Another concern is whether the requests are actually for meant for us. We recently received a number of requests for a competitor, who was clearly named on the requests. When we tried to contact the portal to explain this issue, we did not get a response and were essentially ignored, which leaves us in a predicament – do we continue with the with the request, was it actually for our organisation or not?

So, there’s a problem. Requests might be submitted on behalf of consumers who organisations have never have engaged with. Requests can arrive with insufficient information. We can’t always verify people’s identity, or the portal’s authority to act on their behalf. In these circumstances, do people genuinely want us to fulfil their Erasure or Access request?

What does the ICO say about third-party portals?

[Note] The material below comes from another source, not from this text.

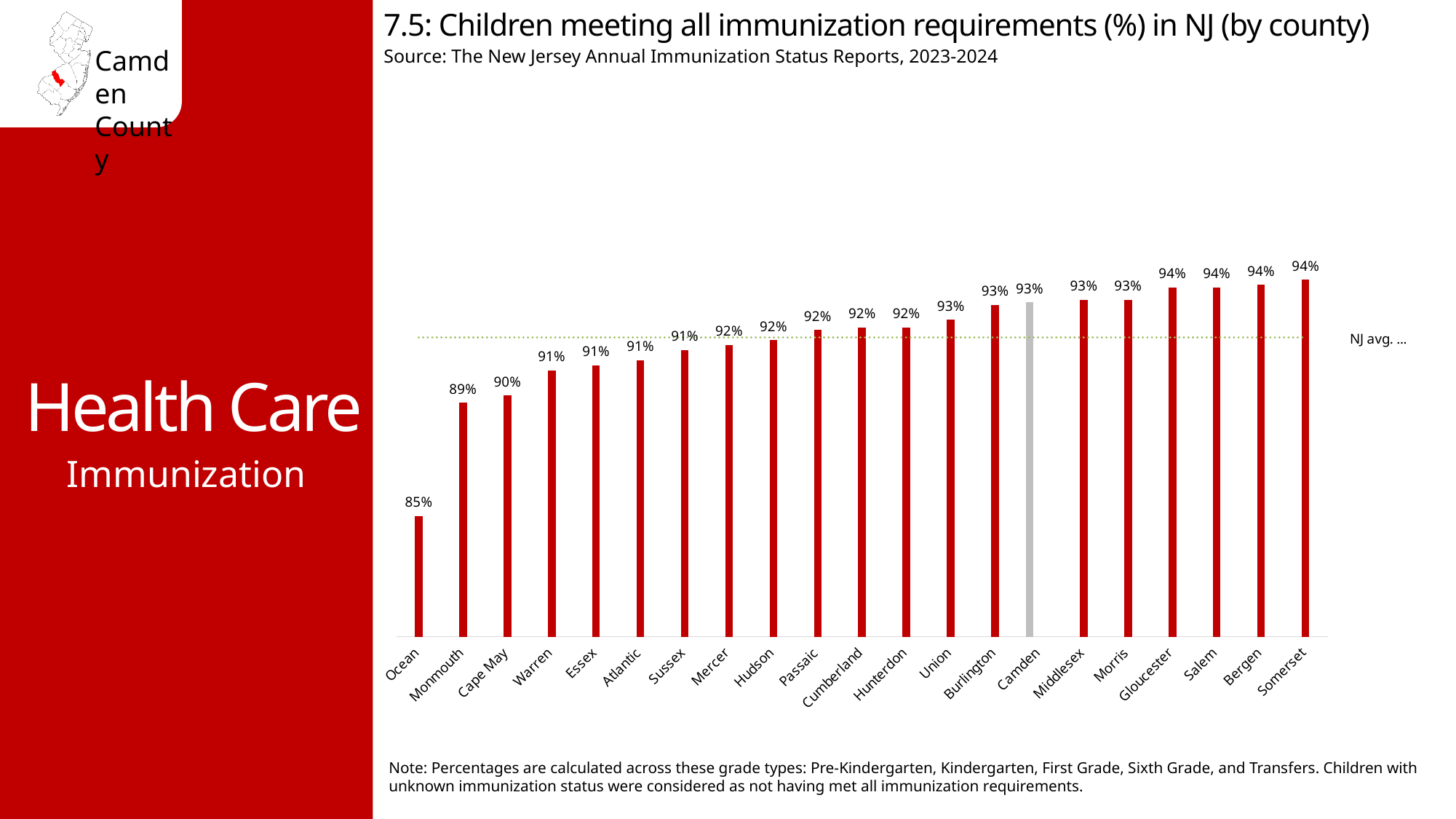
What is the difference in percentage points between Camden (93%) and Ocean (85%)? 8 percentage points How many counties are shown on the chart? 21 Which county's bar is coloured grey instead of red? Camden What percentage is shown for Monmouth County? 89% What is the value shown for Ocean County? 85% What percentage is shown for Somerset County? 94% What percentage of children in Camden County met all immunization requirements? 93% Which county has a higher value, Ocean or Somerset? Somerset What is the value for Cape May? 90% Which county has the lowest percentage of children meeting all immunization requirements? Ocean Do the values generally rise or fall moving from left to right across the counties? Rise What kind of chart is shown on the slide? Bar chart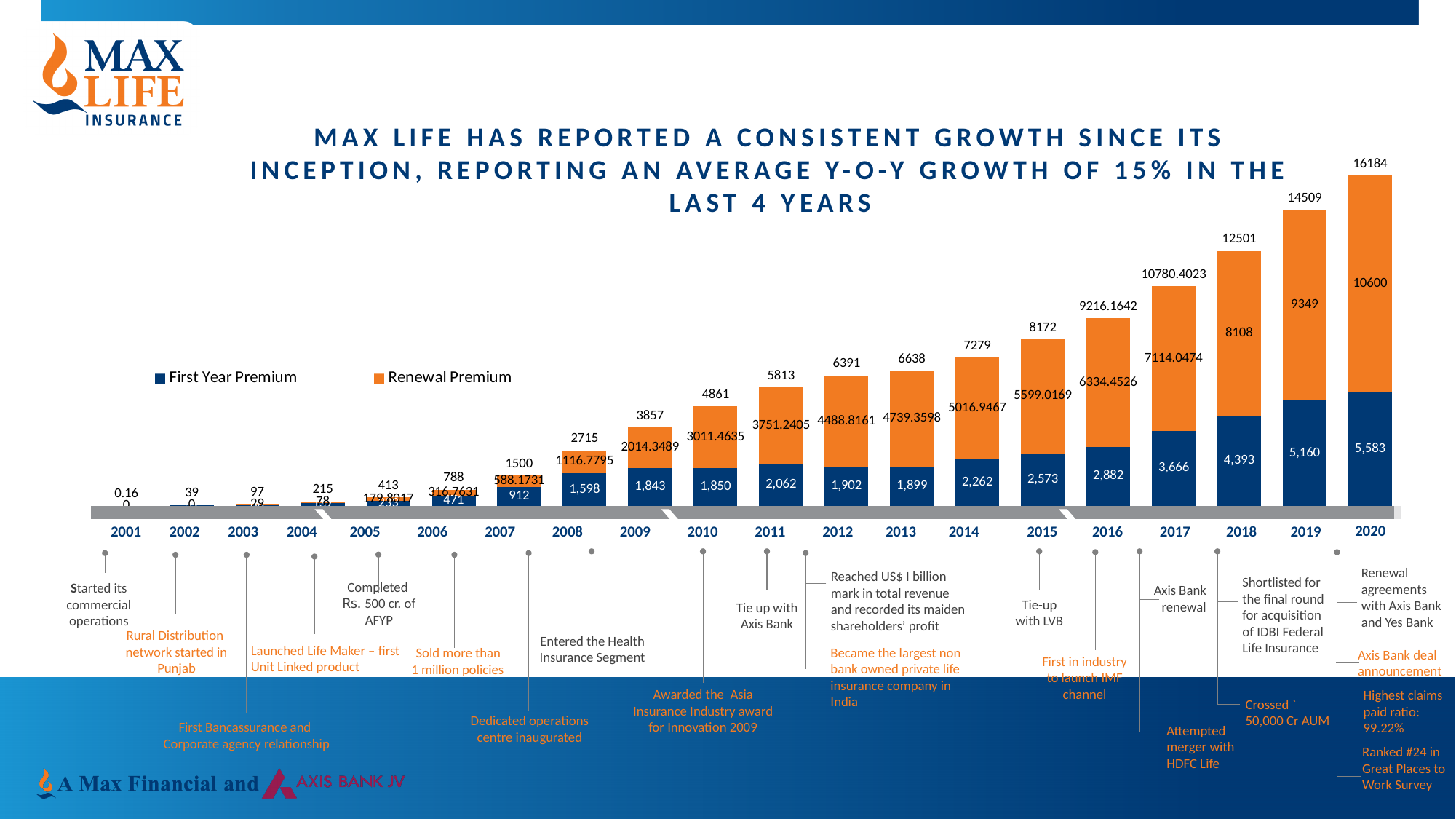
What is the Renewal Premium value for 2017? 7114.0474 What total is labelled above the 2018 bar? 12501 By how much did First Year Premium increase from 2019 to 2020? 423 What is the Renewal Premium value for 2019? 9349 What is the First Year Premium value for 2020? 5,583 What kind of chart is shown on the slide? Stacked bar chart Do the total premium values rise or fall from 2001 to 2020? Rise How many years are shown on the x axis of the chart? 20 What is the difference between the total labelled for 2020 and the total labelled for 2019? 1675 Which year has the highest total premium? 2020 In 2017, which is larger: First Year Premium or Renewal Premium? Renewal Premium How many series does the legend list? 2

The regulator does reference online portals in is Right of Access guidance. It tells us we should consider the following:

  • Can you verify the identity of the individual?
  • Are you satisfied the third-party has authority to act on their behalf?
  • Can you view the request without having to take proactive steps (e.g. paying a fee or signing up to a service)?

The ICO makes it clear it would not expect organisations to be obliged to take proactive steps to discover whether a DSAR has been made. Nor are you obliged to respond if you’re asked to pay a fee or sign up to a service.

The Regulator says it’s the portal’s responsibility to provide evidence of their authority to act on an individual’s behalf. If we have any concerns, we’re told to contact the individual directly.

If we can’t contact the individual, the guidance tells us we should contact the portal and advise them we will not respond to the request until we have the necessary information and authorisation.

This all takes time…

This is all very well, but for some organisations receiving multiple requests this is incredibly time-consuming.  Some organisations are receiving hundreds of these requests in a single hit, as Chris Field from Harte Hanks explains in – You’ve been SAR-bombed.

In addition, we need to do our research and understand how the portal operates, checking whether we believe they’re bone fide or not.

Another DPO, whose company receives around thirty privacy requests from third-party portals a month says; “Often these tools don’t provide anything more than very scanty info, so they all require responses and requests for more info”. This company takes the following approach; “We deal with the individual if it’s a legitimate contact detail, or we don’t engage.”

It really is a question of how much effort is reasonable and proportionate.

We must respect fundamental privacy rights, understand third-party portals may be trying to support this, but balance this with our duty to safeguard against fraud or mistakes.